Hugo est maintenu fermement par "l'inspecteur de la sécurité" alors que de sa poche tombe "une souris bleue à remontoir".
Le marchand de jouets, dévalisé discrètement au fil des jours par Hugo en quête de pièces pour remonter l'automate de son père, se fache tout rouge.
Sa filleule Isabelle va aider Hugo à déchiffrer le message et à faire revivre celui qui n'était plus rien, juste "un prisonnier, une coquille vide".
L'invention de Hugo Cabret est un joli roman jeunesse, illustré de superbes dessins en noir et blanc, portraits aux regards très expressifs ou gros plans rapprochés comme zoomés pour mettre en valeur certaines situations.
Son auteur
Brian Selznick a reçu pour cet ouvrage (dont l'adaptation en film sort actuellement sur les écrans) la médaille Caldecott 2007.

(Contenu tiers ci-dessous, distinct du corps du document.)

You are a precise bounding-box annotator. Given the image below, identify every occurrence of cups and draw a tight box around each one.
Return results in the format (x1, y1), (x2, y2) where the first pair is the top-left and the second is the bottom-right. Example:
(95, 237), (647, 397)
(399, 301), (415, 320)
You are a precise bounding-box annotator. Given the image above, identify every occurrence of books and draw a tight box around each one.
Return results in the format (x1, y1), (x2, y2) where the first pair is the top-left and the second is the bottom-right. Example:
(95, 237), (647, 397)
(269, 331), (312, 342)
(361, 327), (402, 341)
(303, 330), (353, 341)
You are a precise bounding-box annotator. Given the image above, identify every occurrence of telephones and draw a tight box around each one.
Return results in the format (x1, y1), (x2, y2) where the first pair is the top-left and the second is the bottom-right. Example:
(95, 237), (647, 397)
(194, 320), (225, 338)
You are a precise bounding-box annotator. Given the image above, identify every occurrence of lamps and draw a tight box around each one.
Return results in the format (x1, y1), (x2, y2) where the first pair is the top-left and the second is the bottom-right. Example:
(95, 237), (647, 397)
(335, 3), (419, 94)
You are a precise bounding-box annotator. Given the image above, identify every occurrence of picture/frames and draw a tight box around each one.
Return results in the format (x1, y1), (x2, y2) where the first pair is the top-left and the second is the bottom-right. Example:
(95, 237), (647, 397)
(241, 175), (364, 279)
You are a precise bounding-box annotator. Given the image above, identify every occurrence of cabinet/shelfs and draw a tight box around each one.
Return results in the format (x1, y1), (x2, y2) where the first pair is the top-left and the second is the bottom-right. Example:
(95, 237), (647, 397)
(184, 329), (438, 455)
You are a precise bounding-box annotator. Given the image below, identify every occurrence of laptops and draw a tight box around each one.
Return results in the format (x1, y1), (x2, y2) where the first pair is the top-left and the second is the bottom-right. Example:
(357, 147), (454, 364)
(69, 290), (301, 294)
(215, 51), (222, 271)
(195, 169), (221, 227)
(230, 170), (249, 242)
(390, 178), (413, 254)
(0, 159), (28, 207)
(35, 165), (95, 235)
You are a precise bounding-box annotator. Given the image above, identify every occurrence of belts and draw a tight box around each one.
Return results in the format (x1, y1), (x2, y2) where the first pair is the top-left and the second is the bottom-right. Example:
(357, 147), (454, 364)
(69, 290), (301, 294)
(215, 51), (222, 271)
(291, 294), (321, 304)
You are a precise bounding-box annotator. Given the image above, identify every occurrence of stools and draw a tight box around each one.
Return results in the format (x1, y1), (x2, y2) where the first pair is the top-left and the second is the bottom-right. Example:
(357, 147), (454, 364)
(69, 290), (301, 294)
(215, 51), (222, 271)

Il précise en fin de livre que ce conte; avec magie, fantômes et sur fond d'amitié, évoquant le cinéaste Georges Mélies,les débuts du cinéma et le film "Le voyage dans la lune"; est pure fiction.
Brian Selznick, par contre, ne serait-il pas Hugo Cabret lui même féru de vieux films, spectacles du "monde de l'illusion"?
"Le temps peut vous jouer des tours de toutes sortes" affirme l'auteur. Alors pourquoi ne pas jouer à glisser un oeil dans les trucages géniaux du monde fantastique de Mélies, histoire de remonter le temps du cinéma de Papi Georges?